William Duff

Personal information
- Full name: William Dick Duff
- Born: 19 September 1890 Pietermaritzburg, Natal
- Died: 7 October 1953 (aged 63) Johannesburg, Transvaal, South Africa
- Bowling: Right-arm leg-spin

Domestic team information
- 1919–20 to 1924–25: Transvaal

Career statistics
| Competition | First-class |
| Matches | 10 |
| Runs scored | 72 |
| Batting average | 9.00 |
| 100s/50s | 0/0 |
| Top score | 18 not out |
| Balls bowled | 1035 |
| Wickets | 24 |
| Bowling average | 31.33 |
| 5 wickets in innings | 0 |
| 10 wickets in match | 0 |
| Best bowling | 4/37 |
| Catches/stumpings | 7/– |
- Source: Cricinfo, 27 October 2017

= William Duff (cricketer) =

South African cricketer and soldier

William Dick Duff MC (19 September 1890 – 7 October 1953) was a South African soldier and cricketer.

==Military career==
Born in Pietermaritzburg, William Duff enlisted as a private in the 1st Mounted Rifles (Natal Carbineers) in August 1914 and was commissioned a lieutenant in the 6th South African Infantry in December 1915. He embarked for East Africa in January 1916, and was severely wounded on 21 March. After recovering and returning to duty in November 1916, he served as aide-de-camp to the General Officer Commanding the 2nd East African Infantry Brigade. Suffering from malaria and anaemia, he was released from service on 2 January 1918. He was awarded the Military Cross.

==Cricket career==
A leg-break and googly bowler, Duff made his first-class debut in 1919. Playing in his first Currie Cup match a year later, he took 4 for 37 and 3 for 55 in Transvaal's innings victory over Griqualand West.

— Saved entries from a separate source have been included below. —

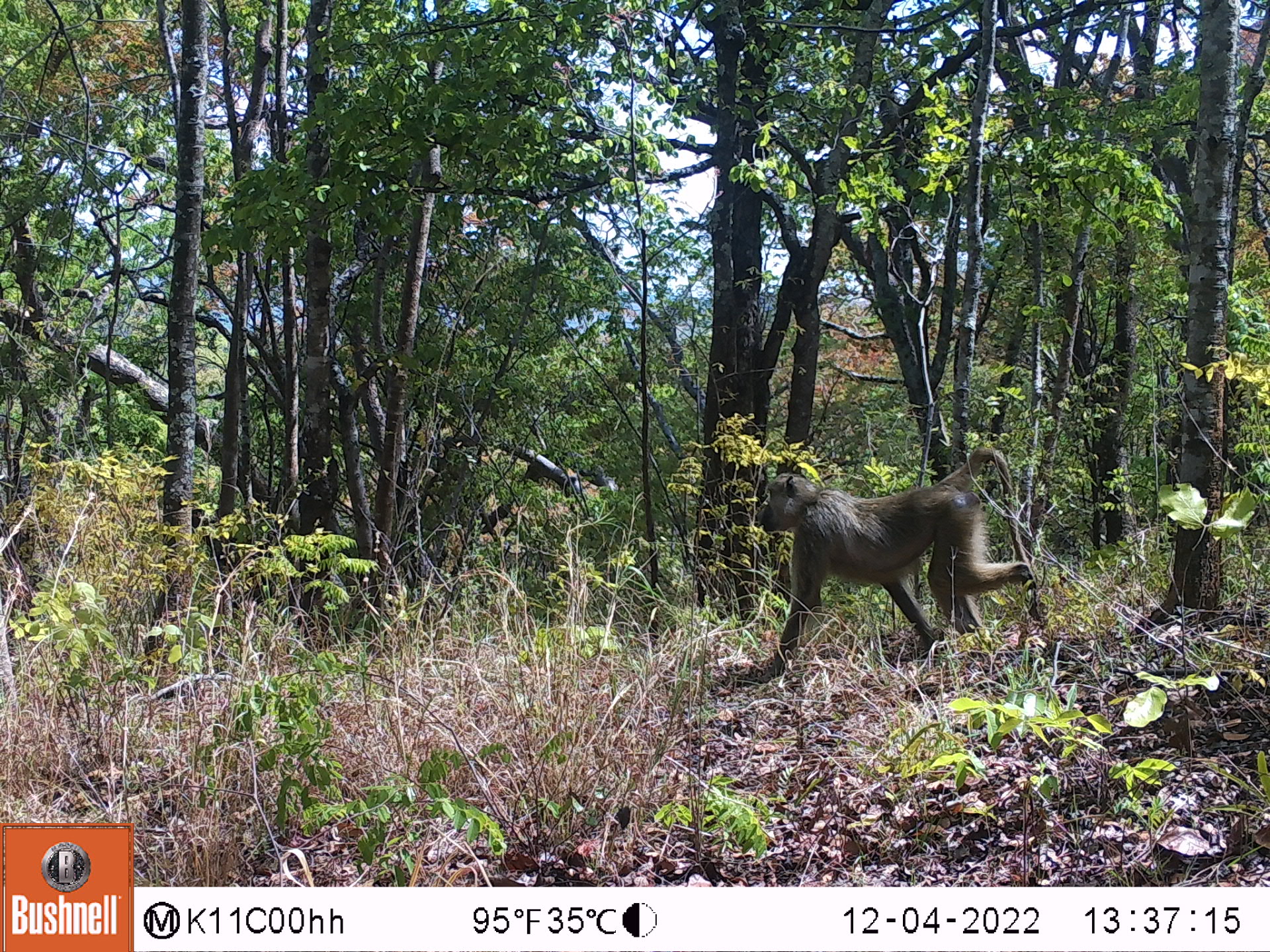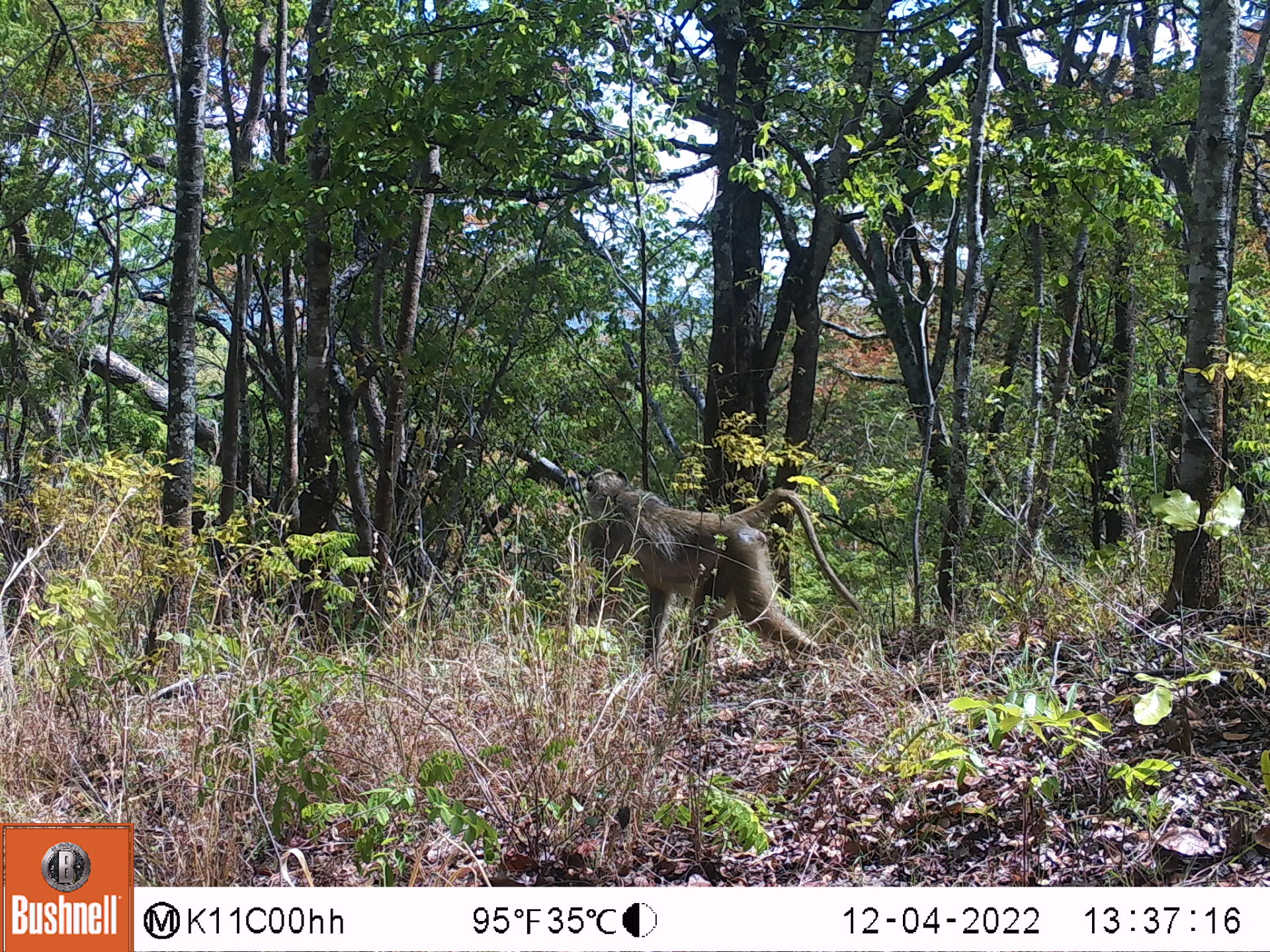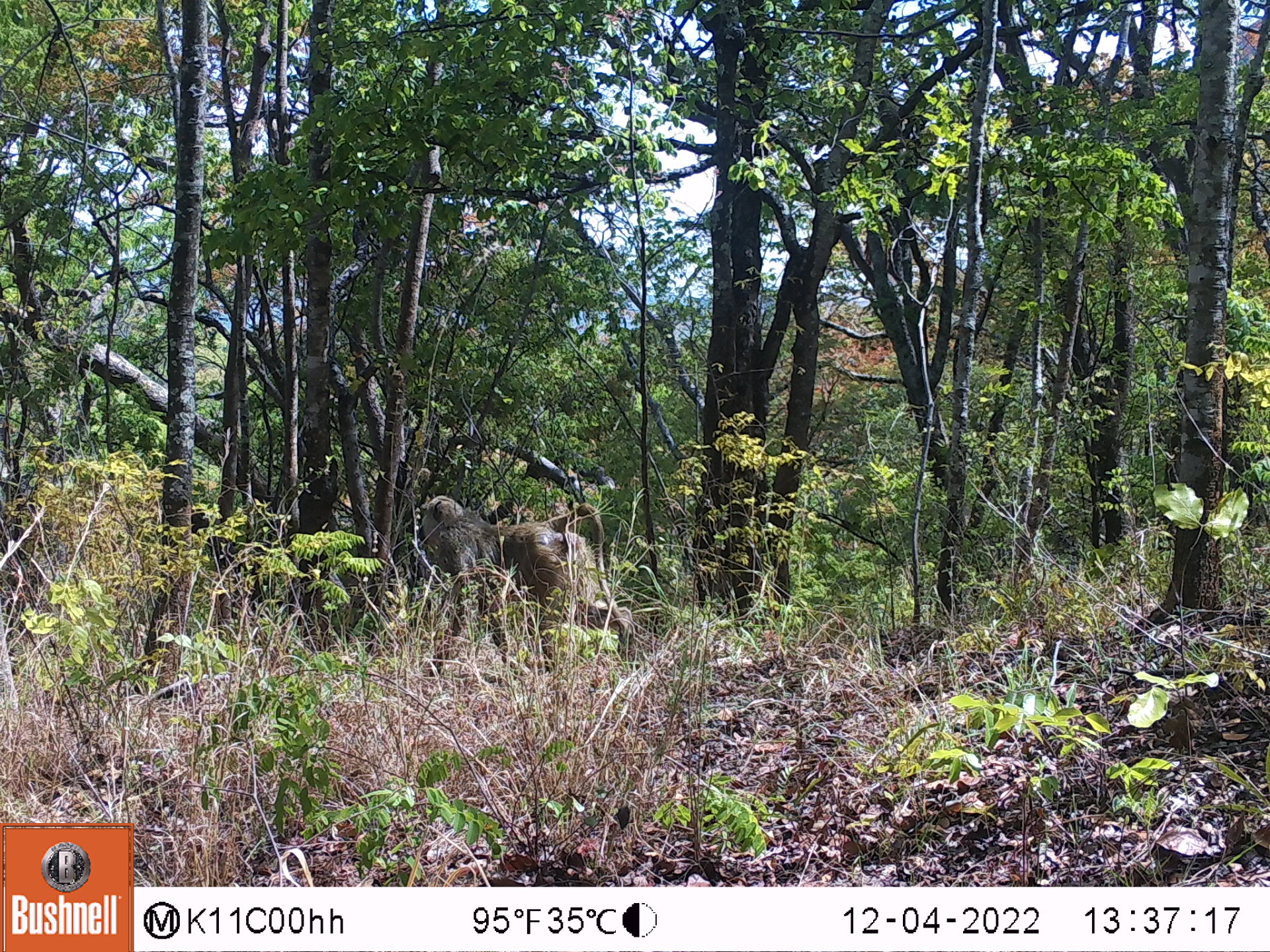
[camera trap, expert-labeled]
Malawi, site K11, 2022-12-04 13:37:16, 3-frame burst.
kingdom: Animalia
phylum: Chordata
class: Mammalia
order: Primates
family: Cercopithecidae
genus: Papio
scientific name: Papio cynocephalus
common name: yellow baboon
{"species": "yellow baboon (Papio cynocephalus)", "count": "1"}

He played irregularly for Transvaal over the next four seasons. In 1924–25 when S. B. Joel's English team toured, he took three wickets against them for Transvaal in a first-class match followed immediately by seven wickets for East Rand in a two-day match. He was selected for South Africa in the second and third of the five unofficial Tests, but took only three wickets. He played no further first-class cricket.